Document section:
☆ ☆ ☆ ☆ ☆
An undetermined number of reports about police pursuits in California – some that ended in death – did not get included in statistics complied by the California Highway Patrol as required by state law, an anaylsis by the Southern California News Group shows.
In just Orange, Los Angeles, San Bernardino and Riverside counties for last year alone, reports on five pursuits were missing from the records of the CHP, which is supposed to receive reports from law-enforcement agencies within 30 days of a chase.
The missing reports were discovered by comparing 2020 Southern California News Group stories on pursuits to the 9,861 filed reports that already show 41 deaths, the highest annual total in the 15 years after the safety law went into effect in 2006.
In those five chases, six people were killed and five others injured – putting the year’s death count at 46, which could be even higher.
Beginning in 2006, a law intended to improve pursuit safety included a provision calling for the compiling of statistics that included the number of collisions, injuries and deaths for an annual report sent to lawmakers.
“The catalyst for the bill back in 2005 was the fact that there were a number of deaths as a consequence of police pursuits, and thus the initiative to start to keep track, analyze, and study them, and then see what we could do differently,” said state Sen. Tom Umberg, D-Santa Ana, who voted in favor of the bill as an Assembly member.
“And if they’re not being reported, sounds like the Legislature needs to take a re-look at the issue,” he said.
Umberg said he plans to contact other senators about the possible gaps in the pursuit reporting system, as well as the increase in overall number of deaths and pursuits.
The CHP contacted each affected local law enforcement agency and requested the records, said Fran Clader, director of communications for the CHP. The CHP has since received the missing reports from the local agencies.
The police agencies where the discrepancies were noticed concerned the Cypress, Riverside and San Bernardino police departments, and the Riverside County Sheriff’s Department.
☆ ☆ ☆ ☆ ☆
Record set:
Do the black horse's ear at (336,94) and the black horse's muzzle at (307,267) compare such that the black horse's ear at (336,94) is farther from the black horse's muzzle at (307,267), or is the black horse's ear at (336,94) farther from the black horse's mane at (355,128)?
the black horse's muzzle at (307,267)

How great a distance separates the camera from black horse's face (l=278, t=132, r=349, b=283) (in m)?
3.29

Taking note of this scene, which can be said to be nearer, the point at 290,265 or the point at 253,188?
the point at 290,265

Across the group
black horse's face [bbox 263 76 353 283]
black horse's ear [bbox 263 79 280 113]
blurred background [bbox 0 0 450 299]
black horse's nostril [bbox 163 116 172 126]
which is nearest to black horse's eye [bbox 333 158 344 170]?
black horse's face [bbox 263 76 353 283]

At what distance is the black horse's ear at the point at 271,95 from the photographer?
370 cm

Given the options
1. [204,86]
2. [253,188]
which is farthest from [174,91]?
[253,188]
☆ ☆ ☆ ☆ ☆
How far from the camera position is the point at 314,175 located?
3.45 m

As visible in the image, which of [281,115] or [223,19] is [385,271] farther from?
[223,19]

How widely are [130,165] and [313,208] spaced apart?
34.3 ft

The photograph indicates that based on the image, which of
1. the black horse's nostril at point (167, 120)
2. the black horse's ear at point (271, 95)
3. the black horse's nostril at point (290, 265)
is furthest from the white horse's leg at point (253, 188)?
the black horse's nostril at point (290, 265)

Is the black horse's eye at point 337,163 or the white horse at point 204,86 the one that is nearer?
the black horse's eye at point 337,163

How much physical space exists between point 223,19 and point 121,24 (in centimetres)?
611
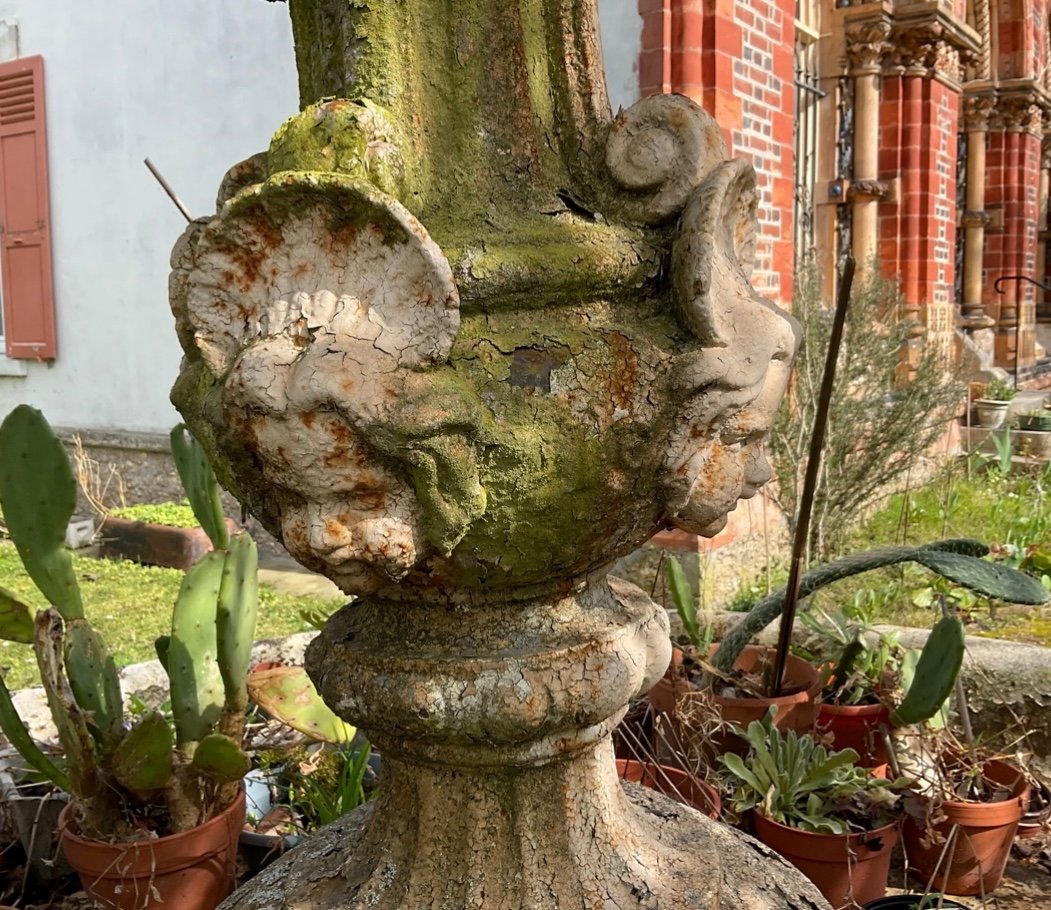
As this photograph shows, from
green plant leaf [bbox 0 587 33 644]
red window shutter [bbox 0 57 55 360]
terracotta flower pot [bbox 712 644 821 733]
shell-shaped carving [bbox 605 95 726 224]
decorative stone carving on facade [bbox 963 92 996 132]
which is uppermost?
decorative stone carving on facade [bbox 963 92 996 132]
☆ ☆ ☆ ☆ ☆
What you will do:
[a] From the article on police pursuit reporting, reproduce the passage starting with "In just Orange, Los" and going on through "effect in 2006.".
[b] According to the article on police pursuit reporting, why did the 2005 bill call for tracking police pursuits? Answer in one to three sentences.
[c] Answer these questions using the article on police pursuit reporting:
(i) Within how many days of a chase are law-enforcement agencies supposed to send their reports to the CHP?
(ii) How many filed reports were the 2020 news stories compared against?
(iii) Which sheriff's department was among the agencies where the discrepancies were noticed?

Responses to the exercise:
[a]
In just Orange, Los Angeles, San Bernardino and Riverside counties for last year alone, reports on five pursuits were missing from the records of the CHP, which is supposed to receive reports from law-enforcement agencies within 30 days of a chase.
The missing reports were discovered by comparing 2020 Southern California News Group stories on pursuits to the 9,861 filed reports that already show 41 deaths, the highest annual total in the 15 years after the safety law went into effect in 2006.

[b] A number of people had died as a result of police pursuits. That led to the effort to keep track of, analyze and study pursuits and then see what could be done differently.

[c]
(i) Within 30 days.
(ii) 9,861 filed reports.
(iii) The Riverside County Sheriff's Department.